Given the heavy subscription, Om Freight’s IPO appears well-received. Strong NII and institutional bidding suggests confidence in the logistics story. If the listing prices around or above ₹135 (as GMP hinted), early investors will see quick gains. Over the long run, success hinges on execution: expanding volumes efficiently and staying profitable in a competitive market.

Potential investors should weigh the growth prospects (India’s logistics boom, Om Freight’s niche expertise) against risks (low credit/leverage and exposure to freight cycles Livemint). The use of proceeds (vehicle acquisitions) aims to grow capacity, which could boost revenue. However, replacing aging assets and integrating tech will require discipline.

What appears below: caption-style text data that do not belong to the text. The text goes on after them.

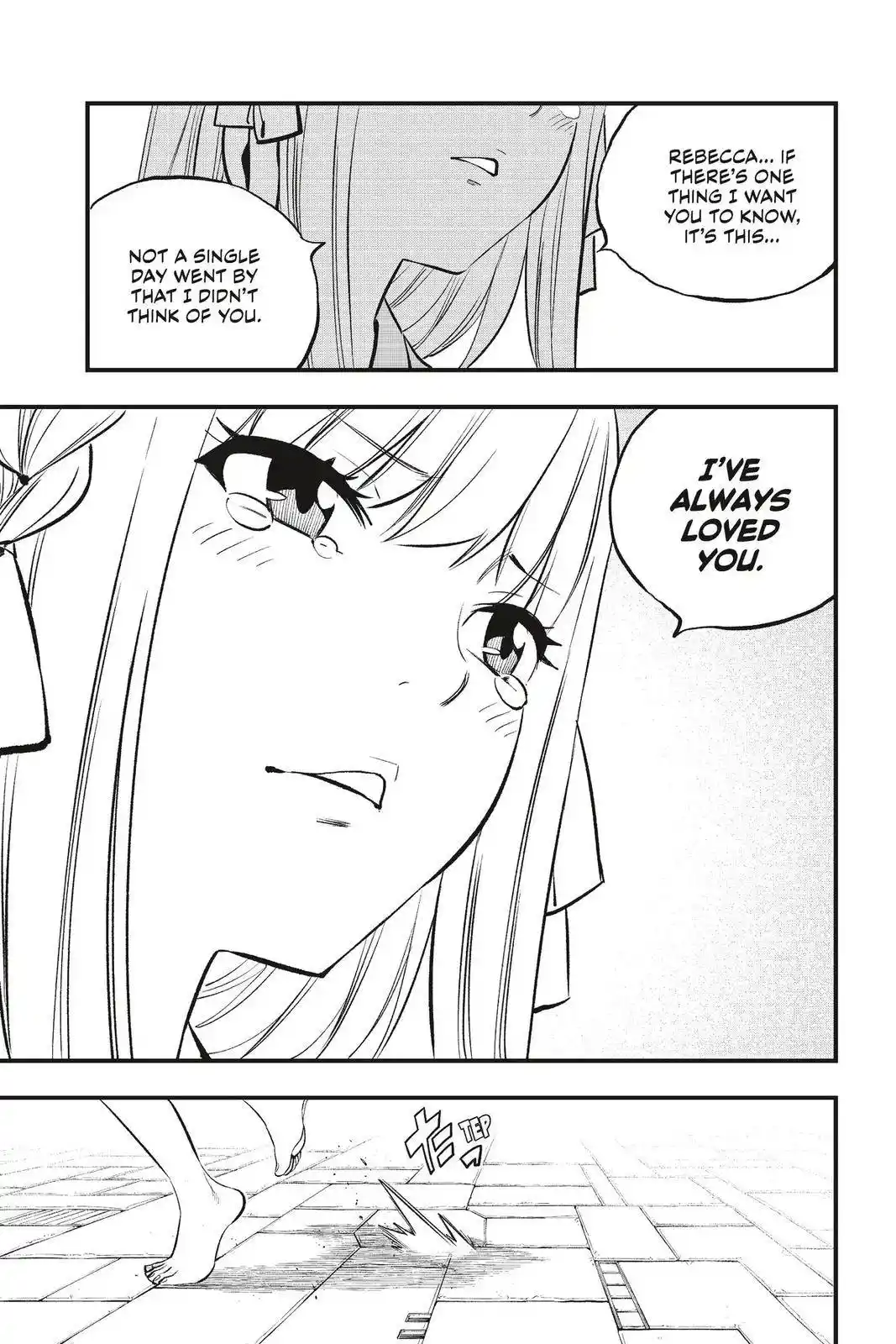 Eden’s Zero Chapter 218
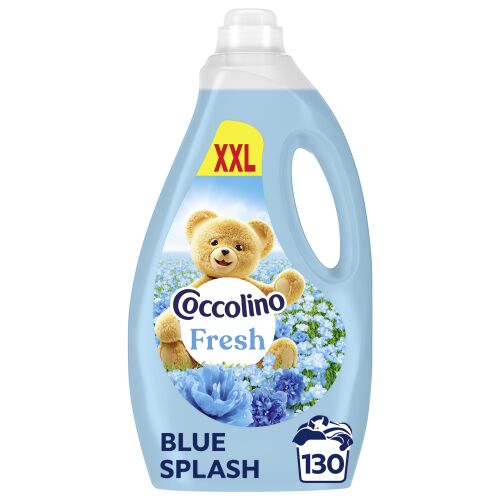 Coccolino Fresh Blue Splash öblítő, 130 mosás, 2990 ml 180998831 - Öblítő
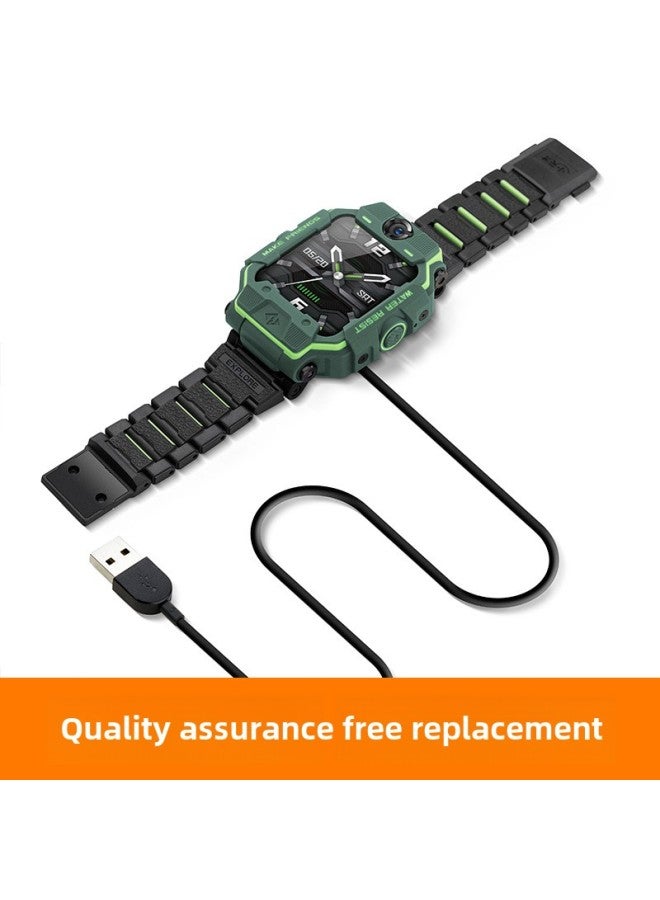 Suitable For Small Genius Phone Watch Charging Line Z6 Top I Peak Version Y01A Y03 Y05 Z1 Z1S Magnetic Attraction Type-Color:Z6 Peak Dedicated  - Image 5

As of writing, the allotment is Oct 6 and shares will debut Oct 8. Traders will watch the opening price as a barometer. Given the 3–5% grey market premium and heavy bid amounts, an initial premium listing seems plausible. The IPO is now closed, and all eyes turn to the stock’s debut and subsequent performance.

Sources: News reports and filings (Groww, Moneycontrol, ET Markets, Business Standard, Mint, ET Now, etc.) Groww Moneycontrol Indiatimes Livemint Business Standard Mordorintelligence (see citations). These provide detailed IPO metrics, subscription data, expert commentary, and company background. All figures and quotes above are drawn from these published sources.

CEO of TS2 Space and founder of TS2.tech. Expert in satellites, telecommunications, and emerging technologies, covering trends in space, AI, and connectivity.